- **Data supplied**
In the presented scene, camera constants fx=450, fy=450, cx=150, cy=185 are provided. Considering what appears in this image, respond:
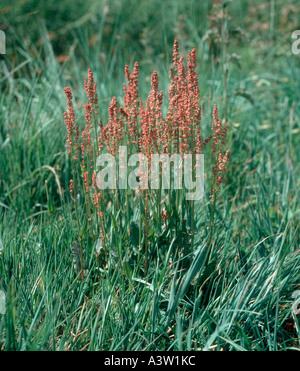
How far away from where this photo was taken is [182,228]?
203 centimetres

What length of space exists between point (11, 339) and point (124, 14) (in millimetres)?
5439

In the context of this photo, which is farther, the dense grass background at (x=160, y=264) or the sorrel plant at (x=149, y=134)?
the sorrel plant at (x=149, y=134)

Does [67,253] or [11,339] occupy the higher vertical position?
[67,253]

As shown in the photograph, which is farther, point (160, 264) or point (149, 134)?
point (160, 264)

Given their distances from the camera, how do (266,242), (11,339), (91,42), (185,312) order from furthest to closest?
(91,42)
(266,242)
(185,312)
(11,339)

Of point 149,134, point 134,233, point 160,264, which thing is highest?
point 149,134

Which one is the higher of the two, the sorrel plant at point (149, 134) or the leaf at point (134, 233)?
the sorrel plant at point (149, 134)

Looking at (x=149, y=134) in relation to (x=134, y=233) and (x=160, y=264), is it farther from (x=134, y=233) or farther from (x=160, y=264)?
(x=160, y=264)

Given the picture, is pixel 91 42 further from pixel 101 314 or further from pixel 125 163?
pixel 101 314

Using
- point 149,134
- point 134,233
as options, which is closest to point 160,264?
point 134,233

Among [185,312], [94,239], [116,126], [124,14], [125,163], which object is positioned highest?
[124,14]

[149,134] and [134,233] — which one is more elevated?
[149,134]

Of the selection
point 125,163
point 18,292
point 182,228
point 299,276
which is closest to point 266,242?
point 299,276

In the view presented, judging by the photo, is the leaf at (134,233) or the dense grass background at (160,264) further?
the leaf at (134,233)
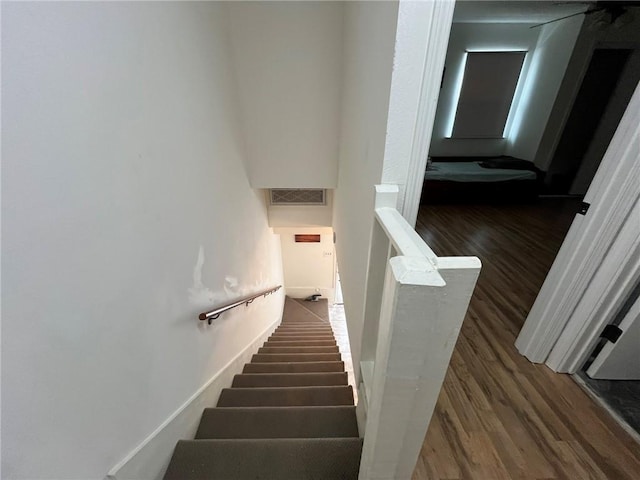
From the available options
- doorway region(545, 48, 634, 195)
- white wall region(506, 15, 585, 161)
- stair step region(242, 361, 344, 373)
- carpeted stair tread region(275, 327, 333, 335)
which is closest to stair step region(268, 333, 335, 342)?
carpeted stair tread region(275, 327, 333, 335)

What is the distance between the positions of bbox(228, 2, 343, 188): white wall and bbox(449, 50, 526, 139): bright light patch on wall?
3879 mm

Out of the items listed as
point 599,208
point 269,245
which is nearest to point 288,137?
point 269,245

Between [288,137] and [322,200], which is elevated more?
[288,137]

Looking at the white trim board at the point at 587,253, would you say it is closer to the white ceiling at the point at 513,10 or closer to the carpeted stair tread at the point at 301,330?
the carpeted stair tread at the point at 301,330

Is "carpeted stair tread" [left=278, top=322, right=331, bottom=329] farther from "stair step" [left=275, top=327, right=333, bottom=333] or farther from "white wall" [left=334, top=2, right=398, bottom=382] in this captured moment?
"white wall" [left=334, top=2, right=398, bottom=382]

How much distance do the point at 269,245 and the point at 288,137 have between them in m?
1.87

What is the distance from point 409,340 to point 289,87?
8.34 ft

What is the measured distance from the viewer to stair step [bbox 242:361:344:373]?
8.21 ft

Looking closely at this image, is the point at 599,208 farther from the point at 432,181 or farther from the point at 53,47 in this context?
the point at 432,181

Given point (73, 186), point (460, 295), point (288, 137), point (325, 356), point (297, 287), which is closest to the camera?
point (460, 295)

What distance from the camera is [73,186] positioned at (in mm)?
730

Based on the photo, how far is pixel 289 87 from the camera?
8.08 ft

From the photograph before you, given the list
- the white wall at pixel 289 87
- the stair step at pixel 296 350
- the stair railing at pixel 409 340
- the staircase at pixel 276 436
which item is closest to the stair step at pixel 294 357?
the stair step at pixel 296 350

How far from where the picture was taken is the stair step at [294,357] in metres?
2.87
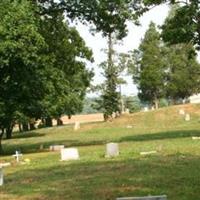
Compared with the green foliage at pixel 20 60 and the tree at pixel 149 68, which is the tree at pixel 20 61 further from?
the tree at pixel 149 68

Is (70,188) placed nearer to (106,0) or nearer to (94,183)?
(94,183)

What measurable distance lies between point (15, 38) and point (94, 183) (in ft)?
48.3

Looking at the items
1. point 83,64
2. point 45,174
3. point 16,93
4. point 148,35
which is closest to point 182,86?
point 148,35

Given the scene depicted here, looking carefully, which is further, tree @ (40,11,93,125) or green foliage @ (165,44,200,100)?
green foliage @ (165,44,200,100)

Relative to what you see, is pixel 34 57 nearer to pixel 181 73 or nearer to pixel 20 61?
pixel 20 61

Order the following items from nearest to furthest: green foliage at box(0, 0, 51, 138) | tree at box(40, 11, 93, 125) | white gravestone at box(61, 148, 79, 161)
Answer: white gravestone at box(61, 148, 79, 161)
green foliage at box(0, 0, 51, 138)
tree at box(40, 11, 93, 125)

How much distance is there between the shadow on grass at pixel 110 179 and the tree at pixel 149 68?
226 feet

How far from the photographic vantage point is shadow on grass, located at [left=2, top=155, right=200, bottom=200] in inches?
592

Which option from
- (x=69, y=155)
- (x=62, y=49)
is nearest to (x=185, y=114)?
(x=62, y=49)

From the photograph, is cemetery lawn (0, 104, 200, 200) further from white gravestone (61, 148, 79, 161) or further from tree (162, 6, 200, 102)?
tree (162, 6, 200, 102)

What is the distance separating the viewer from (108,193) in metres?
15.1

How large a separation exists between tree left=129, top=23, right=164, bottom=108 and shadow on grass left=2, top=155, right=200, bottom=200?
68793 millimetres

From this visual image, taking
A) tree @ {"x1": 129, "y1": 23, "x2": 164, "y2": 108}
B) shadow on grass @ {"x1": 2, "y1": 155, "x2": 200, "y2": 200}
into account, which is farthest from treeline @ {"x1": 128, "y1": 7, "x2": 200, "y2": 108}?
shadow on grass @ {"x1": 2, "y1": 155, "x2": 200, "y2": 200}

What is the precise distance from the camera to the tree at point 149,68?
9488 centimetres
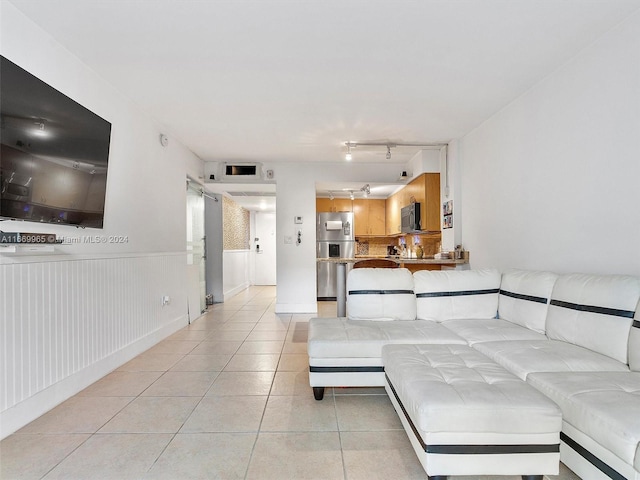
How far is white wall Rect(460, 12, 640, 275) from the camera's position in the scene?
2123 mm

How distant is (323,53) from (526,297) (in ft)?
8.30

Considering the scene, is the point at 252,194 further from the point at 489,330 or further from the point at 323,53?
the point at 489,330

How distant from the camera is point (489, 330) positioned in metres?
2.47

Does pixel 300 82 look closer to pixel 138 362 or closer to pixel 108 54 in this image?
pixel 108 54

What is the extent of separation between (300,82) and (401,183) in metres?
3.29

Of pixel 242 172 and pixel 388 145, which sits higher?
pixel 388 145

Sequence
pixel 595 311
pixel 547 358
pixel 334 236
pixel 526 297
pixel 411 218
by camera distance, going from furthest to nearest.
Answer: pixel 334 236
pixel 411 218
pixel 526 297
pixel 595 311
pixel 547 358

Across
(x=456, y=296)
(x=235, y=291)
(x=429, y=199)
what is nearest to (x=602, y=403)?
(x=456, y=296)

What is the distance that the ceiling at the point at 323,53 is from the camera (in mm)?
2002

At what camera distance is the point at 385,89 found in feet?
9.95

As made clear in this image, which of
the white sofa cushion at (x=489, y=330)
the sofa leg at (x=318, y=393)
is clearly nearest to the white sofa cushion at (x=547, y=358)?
--
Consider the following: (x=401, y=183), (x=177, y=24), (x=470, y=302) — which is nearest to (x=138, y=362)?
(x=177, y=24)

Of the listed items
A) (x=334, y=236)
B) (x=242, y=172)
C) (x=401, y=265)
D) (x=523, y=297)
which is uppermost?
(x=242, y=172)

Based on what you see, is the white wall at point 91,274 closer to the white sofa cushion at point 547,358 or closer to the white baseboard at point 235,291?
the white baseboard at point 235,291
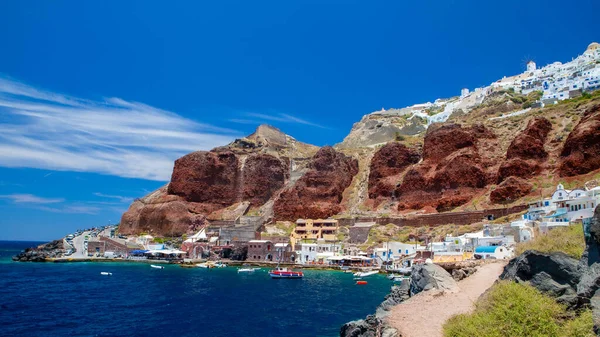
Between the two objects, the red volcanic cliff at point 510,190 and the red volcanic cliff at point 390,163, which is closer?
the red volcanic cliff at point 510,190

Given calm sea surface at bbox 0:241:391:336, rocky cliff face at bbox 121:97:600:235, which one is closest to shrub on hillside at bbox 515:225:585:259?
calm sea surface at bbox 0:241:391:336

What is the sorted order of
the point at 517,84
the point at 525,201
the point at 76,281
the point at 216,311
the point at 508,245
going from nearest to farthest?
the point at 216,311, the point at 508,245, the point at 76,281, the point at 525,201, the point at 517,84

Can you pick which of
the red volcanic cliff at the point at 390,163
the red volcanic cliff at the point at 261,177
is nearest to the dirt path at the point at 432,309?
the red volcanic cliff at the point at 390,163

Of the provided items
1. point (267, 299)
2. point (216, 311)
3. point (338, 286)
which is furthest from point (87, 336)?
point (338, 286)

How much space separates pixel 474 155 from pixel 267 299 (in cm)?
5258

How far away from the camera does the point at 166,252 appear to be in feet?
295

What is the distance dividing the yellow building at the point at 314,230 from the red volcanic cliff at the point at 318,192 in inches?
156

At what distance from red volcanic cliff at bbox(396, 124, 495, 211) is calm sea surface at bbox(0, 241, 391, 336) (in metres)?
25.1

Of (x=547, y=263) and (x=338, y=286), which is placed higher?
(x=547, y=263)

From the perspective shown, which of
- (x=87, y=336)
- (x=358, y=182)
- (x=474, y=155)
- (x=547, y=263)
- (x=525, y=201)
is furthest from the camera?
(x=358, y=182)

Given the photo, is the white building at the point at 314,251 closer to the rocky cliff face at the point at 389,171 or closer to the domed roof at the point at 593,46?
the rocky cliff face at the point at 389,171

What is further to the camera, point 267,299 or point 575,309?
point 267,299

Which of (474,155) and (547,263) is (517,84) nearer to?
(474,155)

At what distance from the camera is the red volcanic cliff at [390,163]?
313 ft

- **Requirements**
Transcribe the lines above word for word, beginning with the line that contains "How distant from" and stopping after the line that contains "is clearly nearest".

- **Expected output**
How distant from the camera is point (489, 330) positioned in metres?
2.47

Does pixel 300 82 look closer to pixel 138 362 or closer to pixel 108 54 in this image?
pixel 108 54

What is the extent of separation between (300,82) and (401,183) in metres?
3.29

Of pixel 242 172 and pixel 388 145, which sits higher?
pixel 388 145

Sequence
pixel 595 311
pixel 547 358
pixel 334 236
pixel 526 297
pixel 411 218
by camera distance, going from furthest to nearest.
Answer: pixel 334 236
pixel 411 218
pixel 526 297
pixel 595 311
pixel 547 358

Across
(x=456, y=296)
(x=235, y=291)
(x=429, y=199)
what is nearest to (x=602, y=403)?
(x=456, y=296)

What is the distance that the ceiling at the point at 323,53 is from the camera (in mm)?
2002

At what camera distance is the point at 385,89 found in feet?
9.95

As made clear in this image, which of
the white sofa cushion at (x=489, y=330)
the sofa leg at (x=318, y=393)
is clearly nearest to the white sofa cushion at (x=547, y=358)?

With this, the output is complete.